Text>
════════

But synecdoche, in this instance, cannot account for the monstrous violations against the Osage or other Native tribes. In fact it cheapens it, by reducing it to one man’s greed rather than a sweeping mindset, rather than white supremacists refusing to believe that killing or stealing from an Indian is immoral. I loved Scorsese’s film—it’s full of great performances, impeccable production design in the very towns where the murders of the Osage took place, the late Robbie Robertson’s haunting score, and terrifically rendered lessons about the consequences of one’s actions—but I didn’t like it.
DAVID GRANN’S BOOK DOESN’T FALL INTO THIS TRAP, and concludes with a flourish that not only implicates white Oklahomans in the 1920s, but the reader as well. The story of William Hale, and Ernest and Mollie Burkhart, ends about 75 pages before the end of the book. The final section instead depicts Grann’s own journey, as he gradually recognizes that Hale, while a powerful civic leader in Osage County, was in no way the only one angling to get a share of Osage oil money.

════════

Recorded data>
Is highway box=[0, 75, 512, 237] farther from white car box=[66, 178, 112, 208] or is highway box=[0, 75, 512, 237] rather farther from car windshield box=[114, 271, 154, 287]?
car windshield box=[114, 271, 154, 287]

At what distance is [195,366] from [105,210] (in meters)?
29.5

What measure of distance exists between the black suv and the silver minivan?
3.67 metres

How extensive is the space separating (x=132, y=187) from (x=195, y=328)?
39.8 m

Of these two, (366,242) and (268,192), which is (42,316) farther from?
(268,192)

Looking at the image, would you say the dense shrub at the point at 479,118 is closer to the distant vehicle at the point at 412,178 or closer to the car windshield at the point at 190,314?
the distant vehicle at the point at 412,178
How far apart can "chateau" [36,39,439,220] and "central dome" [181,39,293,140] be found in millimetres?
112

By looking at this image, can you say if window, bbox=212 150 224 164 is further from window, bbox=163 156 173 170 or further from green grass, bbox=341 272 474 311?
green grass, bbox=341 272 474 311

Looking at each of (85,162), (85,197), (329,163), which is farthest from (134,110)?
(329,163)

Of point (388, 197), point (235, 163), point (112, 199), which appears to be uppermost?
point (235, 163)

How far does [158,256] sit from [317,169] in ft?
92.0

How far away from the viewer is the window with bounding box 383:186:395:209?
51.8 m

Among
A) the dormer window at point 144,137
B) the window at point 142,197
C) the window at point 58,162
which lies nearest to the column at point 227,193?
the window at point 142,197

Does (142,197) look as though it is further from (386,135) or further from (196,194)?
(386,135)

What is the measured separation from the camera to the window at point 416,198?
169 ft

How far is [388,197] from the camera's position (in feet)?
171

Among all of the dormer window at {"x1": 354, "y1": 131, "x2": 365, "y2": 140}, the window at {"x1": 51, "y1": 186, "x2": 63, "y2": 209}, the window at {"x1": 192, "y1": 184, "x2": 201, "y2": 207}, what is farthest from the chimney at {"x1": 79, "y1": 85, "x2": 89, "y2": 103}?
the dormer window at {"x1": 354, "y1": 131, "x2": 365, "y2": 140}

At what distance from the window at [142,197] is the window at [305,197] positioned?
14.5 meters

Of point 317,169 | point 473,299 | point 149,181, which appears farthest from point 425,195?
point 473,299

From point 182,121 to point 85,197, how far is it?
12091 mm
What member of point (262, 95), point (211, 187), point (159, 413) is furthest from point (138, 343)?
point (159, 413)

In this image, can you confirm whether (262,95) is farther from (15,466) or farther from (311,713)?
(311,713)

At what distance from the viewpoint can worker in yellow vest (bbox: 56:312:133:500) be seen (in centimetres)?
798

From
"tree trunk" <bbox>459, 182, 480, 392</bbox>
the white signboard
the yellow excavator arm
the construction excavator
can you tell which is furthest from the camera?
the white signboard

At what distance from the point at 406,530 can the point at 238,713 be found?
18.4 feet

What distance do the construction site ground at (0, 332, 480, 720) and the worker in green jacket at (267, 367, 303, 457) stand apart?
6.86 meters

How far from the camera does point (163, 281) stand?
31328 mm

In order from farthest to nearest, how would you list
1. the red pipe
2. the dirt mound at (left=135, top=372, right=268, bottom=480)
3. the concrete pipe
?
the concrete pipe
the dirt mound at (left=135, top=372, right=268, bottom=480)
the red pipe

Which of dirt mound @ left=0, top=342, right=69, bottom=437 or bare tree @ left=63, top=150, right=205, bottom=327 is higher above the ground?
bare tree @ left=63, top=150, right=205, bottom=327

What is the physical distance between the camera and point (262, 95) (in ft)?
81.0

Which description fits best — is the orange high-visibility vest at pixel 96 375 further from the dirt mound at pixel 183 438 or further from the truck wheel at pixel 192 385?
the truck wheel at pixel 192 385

════════

Requirement 1>
Answer from the review of Scorsese's film and David Grann's book:
(a) Whose score for the film does the writer praise?
(b) About how many pages before the end of Grann's book does the story of William Hale, Ernest Burkhart and Mollie Burkhart end?
(c) What does the final section of Grann's book depict?
Requirement 2> Carry on the review of Scorsese's film and David Grann's book from its last sentence.
The items play no part in the work on this page.

Answer 1>
(a) The late Robbie Robertson's.
(b) About 75 pages.
(c) Grann's own journey.

Answer 2>
The section strings together bits of evidence Grann finds about hundreds of murders, not just the handful associated with Hale, and an entire set of financial swindles, insurance scams, and price-gouging. He relates a series of murders by numerous whites in which Hale had no hand, including women who married Osage men and then poisoned them to grab the inheritance. These cases, unlike the Hale murders, were all unsolved, covered up by officials in Osage County, from doctors to undertakers to law enforcement. One scheme involved killing an Osage and having another woman impersonate her to collect the annual headright payments.
The plots predate the Hale cases, and go on long after he is (temporarily) sent to prison. “The evil of Hale was not an anomaly,” Grann writes.
For instance, Grann gathers information on a man named H.G. Burt, a bank president who handed out dubious loans to Osage people at enormously inflated rates. Why would such wealthy people need loans? Because Native Osage were seen as incapable of handling their own money, and formal guardians—white men, naturally—would have to approve all expenses. (By the way, one of those guardians was H.G. Burt.)
When the guardians balked, people like Burt, or William Hale, were ready to provide the Osage with funding. But it came at a cost, and eventually sucked them dry. In a chilling scene, Grann discovers that the Osage wards of guardians kept dying, over and over, in cases that were unsolved. The guardians then administered the dead Osage members’ estates. One bit of evidence intimates that Burt “split the boodle” (the money) with Hale on one Osage death. Yet he fled to Kansas and never faced legal action for his conduct.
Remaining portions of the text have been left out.